--- Start of SELECTED PASSAGE ---

Indeed, one hour after Japanese air squadrons had commenced bombing in Oahu, the Japanese ambassador to the United States and his colleagues delivered to the Secretary of State a formal reply to a recent American message. While this reply stated that it seemed useless to continue the existing diplomatic negotiations, it contained no threat or hint of war or armed attack…

The attack yesterday on the Hawaiian islands has caused severe damage to American naval and military forces. Very many American lives have been lost. In addition, American ships have been reported torpedoed on the high seas between San Francisco and Honolulu…

Japan has, therefore, undertaken a surprise offensive extending throughout the Pacific area. The facts of yesterday speak for themselves. The people of the United States have already formed their opinions and well understand the implications to the very life and safety of our nation.

As commander in chief of the Army and Navy, I have directed that all measures be taken for our defense. Always will we remember the character of the onslaught against us. No matter how long it may take us to overcome this premeditated invasion, the American people in their righteous might will win through to absolute victory.

--- End of SELECTED PASSAGE ---

AIM 1:
Decide whether each statement agrees with the passage about the attack on Hawaii. For each, answer yes or no and quote the words from the passage that settle it.
(a) The Japanese reply delivered to the Secretary of State threatened war.
(b) American ships were reported torpedoed between San Francisco and Honolulu.
(c) The speaker has directed defense measures as commander in chief of the Army and Navy.
The passage and the listing were taken from unrelated sources.

--- Start of MATERIAL SUPPLIED ---

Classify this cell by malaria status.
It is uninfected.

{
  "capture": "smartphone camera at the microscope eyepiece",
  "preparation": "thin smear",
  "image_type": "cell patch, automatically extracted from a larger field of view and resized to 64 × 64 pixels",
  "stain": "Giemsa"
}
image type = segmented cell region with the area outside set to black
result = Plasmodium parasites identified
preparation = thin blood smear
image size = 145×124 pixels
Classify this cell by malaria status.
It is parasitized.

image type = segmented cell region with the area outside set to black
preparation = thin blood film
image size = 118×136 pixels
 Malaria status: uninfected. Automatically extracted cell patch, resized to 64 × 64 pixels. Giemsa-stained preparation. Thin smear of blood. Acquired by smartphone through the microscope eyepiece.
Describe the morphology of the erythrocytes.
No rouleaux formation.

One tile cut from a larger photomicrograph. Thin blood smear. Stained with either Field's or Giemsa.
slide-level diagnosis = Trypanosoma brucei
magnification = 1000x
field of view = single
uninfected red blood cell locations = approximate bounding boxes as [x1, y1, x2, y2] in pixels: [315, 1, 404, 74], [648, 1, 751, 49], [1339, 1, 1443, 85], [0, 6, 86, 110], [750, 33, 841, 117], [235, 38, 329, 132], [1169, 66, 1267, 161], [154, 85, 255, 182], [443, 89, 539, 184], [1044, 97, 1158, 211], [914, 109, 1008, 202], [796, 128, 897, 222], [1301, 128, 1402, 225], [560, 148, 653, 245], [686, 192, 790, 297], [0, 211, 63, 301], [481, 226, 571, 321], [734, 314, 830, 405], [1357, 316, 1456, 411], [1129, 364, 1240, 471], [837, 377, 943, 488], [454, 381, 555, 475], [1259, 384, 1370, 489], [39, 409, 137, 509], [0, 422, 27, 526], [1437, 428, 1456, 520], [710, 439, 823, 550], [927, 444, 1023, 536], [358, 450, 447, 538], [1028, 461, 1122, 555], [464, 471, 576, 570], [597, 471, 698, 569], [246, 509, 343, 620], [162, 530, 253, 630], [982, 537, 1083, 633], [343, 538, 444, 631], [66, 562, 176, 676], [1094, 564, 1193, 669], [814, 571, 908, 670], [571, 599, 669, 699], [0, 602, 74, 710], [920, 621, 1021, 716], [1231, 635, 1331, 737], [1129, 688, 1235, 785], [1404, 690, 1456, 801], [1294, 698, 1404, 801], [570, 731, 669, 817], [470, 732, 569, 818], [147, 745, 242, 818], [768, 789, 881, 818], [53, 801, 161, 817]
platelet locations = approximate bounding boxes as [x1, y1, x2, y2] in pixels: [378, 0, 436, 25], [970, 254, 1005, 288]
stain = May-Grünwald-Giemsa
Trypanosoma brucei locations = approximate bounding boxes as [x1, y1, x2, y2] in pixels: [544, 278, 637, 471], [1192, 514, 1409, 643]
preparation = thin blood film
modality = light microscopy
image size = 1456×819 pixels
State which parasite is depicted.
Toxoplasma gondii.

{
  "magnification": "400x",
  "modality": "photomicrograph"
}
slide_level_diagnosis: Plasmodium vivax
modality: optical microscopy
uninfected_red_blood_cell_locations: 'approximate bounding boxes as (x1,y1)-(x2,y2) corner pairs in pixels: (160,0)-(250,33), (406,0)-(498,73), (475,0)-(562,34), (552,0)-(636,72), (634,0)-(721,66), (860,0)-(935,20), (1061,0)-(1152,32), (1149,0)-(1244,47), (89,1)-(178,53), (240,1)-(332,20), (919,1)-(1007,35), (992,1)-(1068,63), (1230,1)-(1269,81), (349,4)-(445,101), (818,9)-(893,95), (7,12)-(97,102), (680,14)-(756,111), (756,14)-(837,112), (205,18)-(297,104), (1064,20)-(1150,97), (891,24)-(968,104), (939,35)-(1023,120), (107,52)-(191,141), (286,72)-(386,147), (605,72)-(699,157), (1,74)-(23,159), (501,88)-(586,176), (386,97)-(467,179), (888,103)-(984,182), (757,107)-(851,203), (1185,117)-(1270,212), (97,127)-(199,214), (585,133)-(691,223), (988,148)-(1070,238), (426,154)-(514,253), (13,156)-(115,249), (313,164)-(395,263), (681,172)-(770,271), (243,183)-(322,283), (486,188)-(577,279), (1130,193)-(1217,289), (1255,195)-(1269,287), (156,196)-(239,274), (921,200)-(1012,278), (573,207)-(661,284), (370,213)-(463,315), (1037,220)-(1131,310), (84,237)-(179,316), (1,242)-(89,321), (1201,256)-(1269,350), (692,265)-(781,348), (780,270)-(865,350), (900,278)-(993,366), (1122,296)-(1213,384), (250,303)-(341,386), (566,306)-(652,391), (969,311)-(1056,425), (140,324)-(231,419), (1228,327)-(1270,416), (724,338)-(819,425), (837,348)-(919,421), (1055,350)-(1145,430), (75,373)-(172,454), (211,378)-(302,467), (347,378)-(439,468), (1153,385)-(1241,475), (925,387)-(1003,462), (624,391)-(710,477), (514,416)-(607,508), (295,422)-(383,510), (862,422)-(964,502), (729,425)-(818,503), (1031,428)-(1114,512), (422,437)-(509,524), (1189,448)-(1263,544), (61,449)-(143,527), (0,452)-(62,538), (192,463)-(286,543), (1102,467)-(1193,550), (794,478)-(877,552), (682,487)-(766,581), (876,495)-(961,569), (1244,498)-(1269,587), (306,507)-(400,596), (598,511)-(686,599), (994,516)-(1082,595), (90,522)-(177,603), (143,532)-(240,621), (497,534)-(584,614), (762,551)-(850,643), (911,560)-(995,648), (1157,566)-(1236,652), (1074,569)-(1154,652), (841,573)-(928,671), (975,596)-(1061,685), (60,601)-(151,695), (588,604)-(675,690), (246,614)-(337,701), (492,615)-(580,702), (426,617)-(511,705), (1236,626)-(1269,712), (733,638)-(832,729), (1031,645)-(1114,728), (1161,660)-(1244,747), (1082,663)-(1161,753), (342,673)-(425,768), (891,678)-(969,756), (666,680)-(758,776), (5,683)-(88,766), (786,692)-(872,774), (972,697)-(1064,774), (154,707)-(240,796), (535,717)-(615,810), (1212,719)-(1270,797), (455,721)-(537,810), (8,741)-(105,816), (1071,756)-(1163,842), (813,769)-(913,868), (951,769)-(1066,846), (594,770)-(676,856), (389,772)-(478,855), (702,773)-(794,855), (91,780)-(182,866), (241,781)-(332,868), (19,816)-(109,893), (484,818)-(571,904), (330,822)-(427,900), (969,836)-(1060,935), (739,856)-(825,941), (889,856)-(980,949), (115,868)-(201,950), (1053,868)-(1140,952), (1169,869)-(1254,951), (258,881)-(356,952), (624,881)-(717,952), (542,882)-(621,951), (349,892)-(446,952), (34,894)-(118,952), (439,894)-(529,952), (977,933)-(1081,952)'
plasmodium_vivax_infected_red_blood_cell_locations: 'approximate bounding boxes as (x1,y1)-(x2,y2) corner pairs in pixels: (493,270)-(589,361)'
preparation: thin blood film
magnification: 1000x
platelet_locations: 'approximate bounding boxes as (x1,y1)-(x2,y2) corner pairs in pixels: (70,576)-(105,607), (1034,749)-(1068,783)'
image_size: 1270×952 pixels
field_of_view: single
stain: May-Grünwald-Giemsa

--- End of MATERIAL SUPPLIED ---

AIM 2:
Write out the listing word for word. Start at its first line and stop after the line that contains "No rouleaux formation.".

RIGHT ANSWER 1:
(a) No: "it contained no threat or hint of war or armed attack"
(b) Yes: "American ships have been reported torpedoed on the high seas between San Francisco and Honolulu"
(c) Yes: "As commander in chief of the Army and Navy, I have directed that all measures be taken for our defense."

RIGHT ANSWER 2:
Classify this cell by malaria status.
It is uninfected.

{
  "capture": "smartphone camera at the microscope eyepiece",
  "preparation": "thin smear",
  "image_type": "cell patch, automatically extracted from a larger field of view and resized to 64 × 64 pixels",
  "stain": "Giemsa"
}
image type = segmented cell region with the area outside set to black
result = Plasmodium parasites identified
preparation = thin blood smear
image size = 145×124 pixels
Classify this cell by malaria status.
It is parasitized.

image type = segmented cell region with the area outside set to black
preparation = thin blood film
image size = 118×136 pixels
 Malaria status: uninfected. Automatically extracted cell patch, resized to 64 × 64 pixels. Giemsa-stained preparation. Thin smear of blood. Acquired by smartphone through the microscope eyepiece.
Describe the morphology of the erythrocytes.
No rouleaux formation.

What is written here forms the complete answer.